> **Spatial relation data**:
┄┄┄┄┄┄
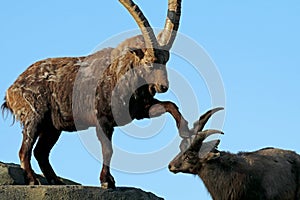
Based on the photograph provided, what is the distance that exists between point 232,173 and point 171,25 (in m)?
2.97

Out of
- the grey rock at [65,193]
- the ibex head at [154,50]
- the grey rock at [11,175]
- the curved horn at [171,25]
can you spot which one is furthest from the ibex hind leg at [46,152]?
the curved horn at [171,25]

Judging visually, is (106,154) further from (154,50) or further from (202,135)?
(154,50)

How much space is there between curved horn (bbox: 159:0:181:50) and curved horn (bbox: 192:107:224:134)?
140cm

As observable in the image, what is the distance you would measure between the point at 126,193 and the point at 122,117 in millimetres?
1395

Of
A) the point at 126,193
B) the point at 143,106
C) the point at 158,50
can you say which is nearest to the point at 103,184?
the point at 126,193

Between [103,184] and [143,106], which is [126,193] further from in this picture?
[143,106]

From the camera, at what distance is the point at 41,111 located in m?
18.0

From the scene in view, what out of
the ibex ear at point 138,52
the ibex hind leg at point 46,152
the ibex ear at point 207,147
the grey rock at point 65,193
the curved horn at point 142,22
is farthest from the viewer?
the ibex hind leg at point 46,152

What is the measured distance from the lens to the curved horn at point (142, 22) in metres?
17.0

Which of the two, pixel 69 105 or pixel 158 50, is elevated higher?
pixel 158 50

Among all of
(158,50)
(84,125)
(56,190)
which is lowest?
(56,190)

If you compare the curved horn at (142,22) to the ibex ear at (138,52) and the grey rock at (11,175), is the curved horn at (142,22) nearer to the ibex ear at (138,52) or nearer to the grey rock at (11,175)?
the ibex ear at (138,52)

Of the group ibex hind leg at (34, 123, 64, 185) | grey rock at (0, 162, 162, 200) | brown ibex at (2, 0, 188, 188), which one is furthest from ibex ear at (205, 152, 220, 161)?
ibex hind leg at (34, 123, 64, 185)

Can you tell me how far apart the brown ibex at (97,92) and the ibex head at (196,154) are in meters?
0.30
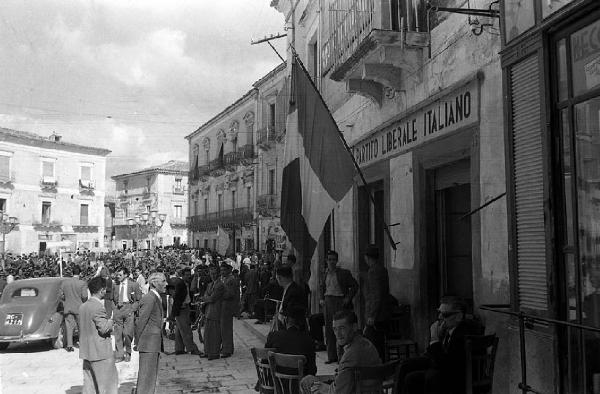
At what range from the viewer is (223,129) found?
4162 cm

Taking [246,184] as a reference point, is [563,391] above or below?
below

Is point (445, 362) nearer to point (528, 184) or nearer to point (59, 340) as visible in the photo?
point (528, 184)

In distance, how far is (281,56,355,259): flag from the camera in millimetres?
7309

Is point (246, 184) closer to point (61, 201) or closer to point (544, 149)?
point (61, 201)

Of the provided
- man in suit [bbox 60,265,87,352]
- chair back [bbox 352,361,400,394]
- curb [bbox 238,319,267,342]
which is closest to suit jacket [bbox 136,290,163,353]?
chair back [bbox 352,361,400,394]

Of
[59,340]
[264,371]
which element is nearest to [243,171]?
[59,340]

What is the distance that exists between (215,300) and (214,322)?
0.38m

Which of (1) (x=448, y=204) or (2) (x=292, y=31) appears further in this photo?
(2) (x=292, y=31)

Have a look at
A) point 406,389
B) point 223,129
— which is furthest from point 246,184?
point 406,389

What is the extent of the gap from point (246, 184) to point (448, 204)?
29801mm

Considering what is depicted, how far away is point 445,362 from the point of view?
4707 millimetres

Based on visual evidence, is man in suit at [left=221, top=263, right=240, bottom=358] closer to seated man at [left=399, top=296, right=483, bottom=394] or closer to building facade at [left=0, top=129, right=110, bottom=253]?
seated man at [left=399, top=296, right=483, bottom=394]

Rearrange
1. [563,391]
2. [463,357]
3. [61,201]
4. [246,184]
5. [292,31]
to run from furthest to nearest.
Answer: [61,201] → [246,184] → [292,31] → [463,357] → [563,391]

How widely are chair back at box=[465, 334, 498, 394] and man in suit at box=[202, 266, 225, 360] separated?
18.6 ft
┄┄┄┄┄┄
> **Problem statement**: Could you return, line for line and unchanged, the stretch of the material from the line containing "Among all of" through the line containing "Answer: [61,201] →", leaving the pictures out?

> **Worked solution**:
Among all of
(158,50)
(84,125)
(56,190)
which is lowest?
(56,190)

If you compare the curved horn at (142,22) to the ibex ear at (138,52) and the grey rock at (11,175), is the curved horn at (142,22) nearer to the ibex ear at (138,52) or nearer to the grey rock at (11,175)?
the ibex ear at (138,52)

Of the group ibex hind leg at (34, 123, 64, 185) | grey rock at (0, 162, 162, 200) | brown ibex at (2, 0, 188, 188), which one is furthest from ibex ear at (205, 152, 220, 161)?
ibex hind leg at (34, 123, 64, 185)

Can you tell me how far apart the brown ibex at (97,92) and the ibex head at (196,154) are in meters?
0.30
At what range from the viewer is (223,129) found?
4162 cm

Taking [246,184] as a reference point, is [563,391] above or below?
below

Is point (445, 362) nearer to point (528, 184) or nearer to point (59, 340) as visible in the photo?
point (528, 184)

In distance, how far is (281,56,355,259): flag from the camera in millimetres?
7309

Is point (246, 184) closer to point (61, 201) or closer to point (544, 149)?
point (61, 201)

Of the provided
- man in suit [bbox 60,265,87,352]
- chair back [bbox 352,361,400,394]
- curb [bbox 238,319,267,342]
which is closest to suit jacket [bbox 136,290,163,353]?
chair back [bbox 352,361,400,394]

Of
[59,340]
[264,371]
which element is nearest to [243,171]?
[59,340]

What is the distance that exists between (215,300) and (214,322)?
0.38m

Which of (1) (x=448, y=204) or (2) (x=292, y=31) appears further in this photo?
(2) (x=292, y=31)

Have a look at
A) point 406,389
B) point 223,129
— which is furthest from point 246,184?
point 406,389

What is the extent of the gap from point (246, 184) to point (448, 204)?
29801mm

Considering what is depicted, how far away is point 445,362 from the point of view?
4707 millimetres

Based on visual evidence, is man in suit at [left=221, top=263, right=240, bottom=358] closer to seated man at [left=399, top=296, right=483, bottom=394] or closer to building facade at [left=0, top=129, right=110, bottom=253]?
seated man at [left=399, top=296, right=483, bottom=394]

Rearrange
1. [563,391]
2. [463,357]
3. [61,201]
4. [246,184]
5. [292,31]
to run from furthest to nearest.
Answer: [61,201] → [246,184] → [292,31] → [463,357] → [563,391]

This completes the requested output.